Daniella’s feet seemed to move of their own accord toward the door. They echoed in the empty church, leaving the trailing sound of a second set of footsteps behind her. She emerged from the door, picked her way over the splint
ered wood, and halted on the steps.
The woman, cloak and bow and quiver slung over her back, still clutching her baby in one arm, knelt before a puddle of water in the lane. She passed a hand over it, palm down, and seemed to be speaking as she peered deeply into it. Behind her, the galla closed on her, spreading their cloak of darkness out to engulf her. And she was now unprotected.

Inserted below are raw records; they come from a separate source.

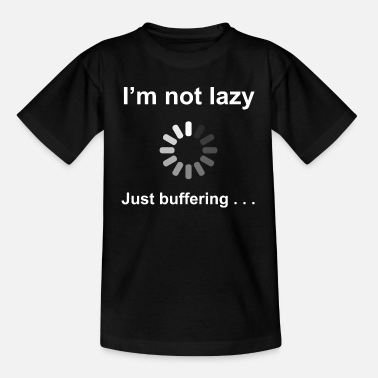 Funny I'm Not Lazy - I'm Buffering (White) - Kids' T-Shirt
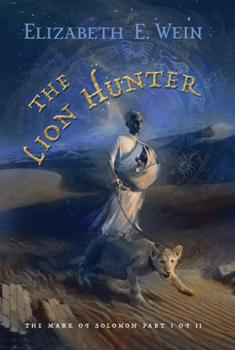 The Lion Hunter by Elizabeth Wein cover art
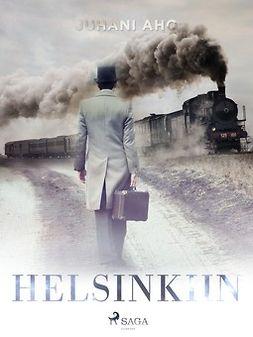 Aho, Juhani - Helsinkiin, e-kirja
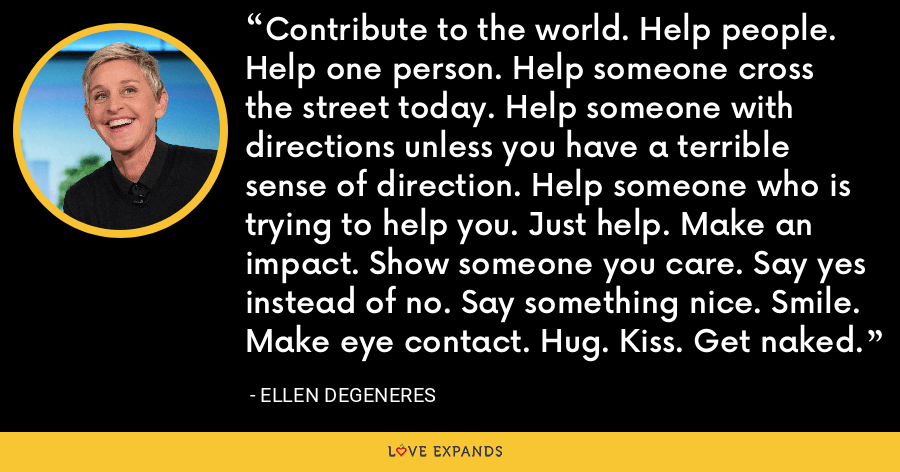 Contribute to the world. Help people. Help one person. Help someone cross the street today. Help someone with directions unless you have a terrible sense of direction. Help someone who is trying to help you. Just help. Make an impact. Show someone you care. Say yes instead of no. Say something nice. Smile. Make eye contact. Hug. Kiss. Get naked. - Ellen DeGeneres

Daniella opened her mouth to cry out, to warn her, but no sound came out. No sound but the scuffing of feet behind her. She turned her head to look behind her, only to see Deacon Joceran, blinking confusedly, pick her way across the entrance and halt, staring, at the black cloud that had expanded to cover most of the commons.
“They’ll kill her,” cried Daniella, and snapped her head back, starting down the steps.
Only to stop short, staring.
Dense fog smothered most of the commons except for a patch of clear ground around a smooth puddle. Daniella ran down the steps. The fog parted before her, and she crouched in the middle of the lane, beside the puddle, looking for remains. Surely the galla could not have utterly consumed both woman and child?
Though it rained softly, the puddle remained a still smooth surface, oddly unmarked by the raindrops Daniella felt on her head and arms and back and could see in other smaller puddles that filled the potholes in the lane. She stared into the water. There, in the clear pale blue water, she saw a reflection of the woman and the baby looking out at her, looking, peering, as if to see her, as if to say goodbye.
Then the image faded and the water turned muddy. Rain stirred its brown surface, spreading tiny ripples.
Slowly, the fog dissipated. The sun rose. Its edge cleared the trees and threw morning shadows long across the commons, striping the church.
“What has happened here this night?” Deacon Joceran asked, coming down the steps. Daniella rose. She ached everywhere, as if she had worked for hours, though it seemed no time at all had passed since she first saw the woman flee into the sanctuary of the church.
“I followed the black ewe into the woods,” said Daniella, and told her the story. When she had finished, Deacon Joceran signed the circle of unity and asked to look at the medallion. She studied it for a long time. Daniella grew increasingly nervous. The church denounced magic and sorcery, all but those miracles granted to saints by the Lord and Lady and what healing magic that holy men and women of the church might use to succor the ill and dying. But magic roamed abroad nevertheless, everyone knew that, and some sought to tame it or wield it, and some sought to confine or destroy it, while the church demanded penance from those who touched it or who begged help from the magi and arioli and tempestari who practiced the forbidden arts despite the ban.